As a child, you learn certain behaviors: play nicely, share, use kind words and get along. These are all excellent foundations to develop considerate and well-behaved members of society. These practices become the norm, and some of us never learn how to deviate from these when necessary.

As we mature and develop, we find that these standards don’t always apply. Sometimes we need a new course of action without feeling like we’ve done something wrong. This is the time when new life lessons are in order. For some of us, it takes decades to figure these lessons out. And others, well, they may never learn.

It is my pleasure to share with you what your own parents, friends, family and communities won’t tell you. I am here to provide you these essential lessons that will improve your sense of well-being and set you apart as an adult.

You don’t have to like everyone

Some people you will deeply connect with, others you will share pleasantries with, some you will feel ambivalent about and others, well, you just simply won’t like them. It is okay. Give yourself permission to accept that you won’t like everyone, nor do you have to. It doesn’t make you a bad person.

You don’t have to be friends with everyone

It is okay to test drive some friendships, but know that not all will result in relationships. This normal and okay. Do not feel pressured to always include everyone, or force friendship with those with whom you don’t fit. Life is too short to spend time with those who aren’t truly your people.

It’s okay to say no

Many of us are led to believe that if we say no, reject an invitation or a relationship, then we aren’t being nice. That we are hurting their feelings. But this is simply not the truth. It is kinder to be honest than to lead someone on.

You don’t always have to be nice

No matter how of kind an individual you are, you will cross paths with those who aren’t nice, those who take advantage, or those who try to force their ideas or beliefs onto you. If you feel uncomfortable by words or actions, you don’t need to be a doormat. Don’t worry about offending someone if you feel that what they want from you is against your intuition.

Being direct isn’t a bad thing

We are often taught that if we’re direct, blunt, or honest, we will hurt someone’s feelings. We dance around issues, avoid invitations and make excuses, simply because we feel that being clear will result in something hurtful. This couldn’t be farther from the truth. Letting others know exactly what we think or how we feel saves a great deal of time and energy for all parties involved. Being direct is more courteous than you may have been led to believe.

Boundaries are important

Oftentimes we feel that our time, attention and energy is being used and we are being manipulated or under-appreciated.

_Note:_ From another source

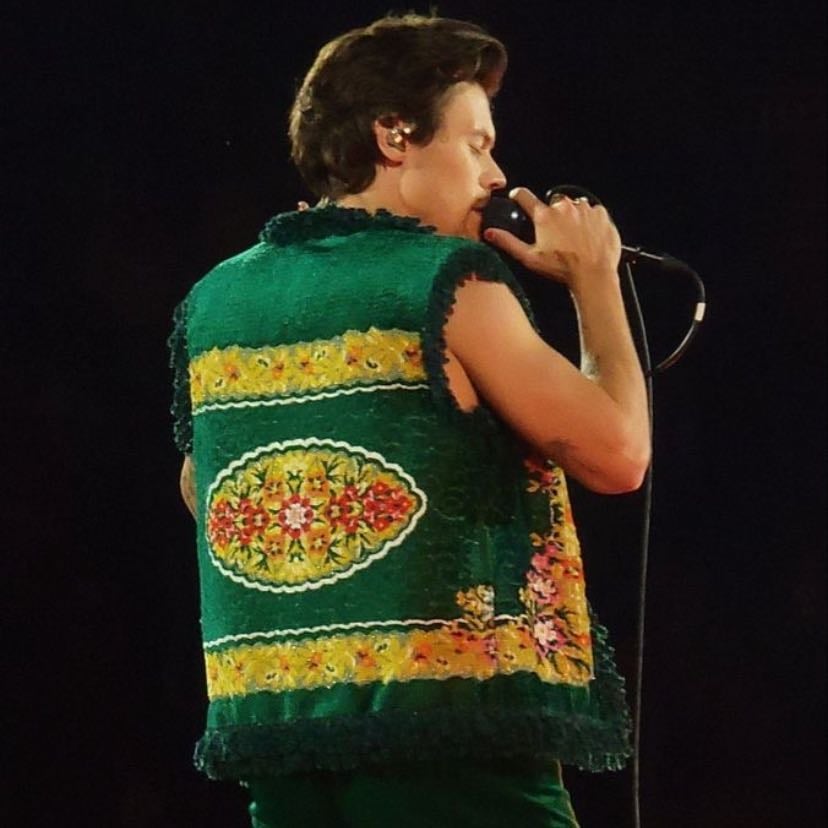 la 11/17/2021 - green pants, no shirt, ..green carpet vest?, white boots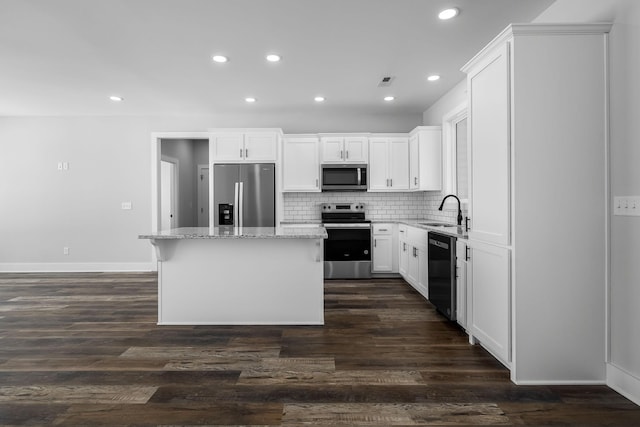 kitchen with a sink, light stone counters, backsplash, a center island, and stainless steel appliances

Set boundaries and protect yourself from those who aren’t kind, those who project negativity, or from those who want you to give and give with nothing in return. As it was stated in point number three, it is okay to say “no.” In fact, it’s quite liberating.

Listen to yourself/honor your feelings

If you truly listen to yourself, and trust your gut, you’ll find those with whom you connect. Pursue them! Conversely, if you feel that you’re in a situation or with people who aren’t going to enhance your experience, it is okay and encouraged to walk away. Trust yourself -- you know what’s best for you.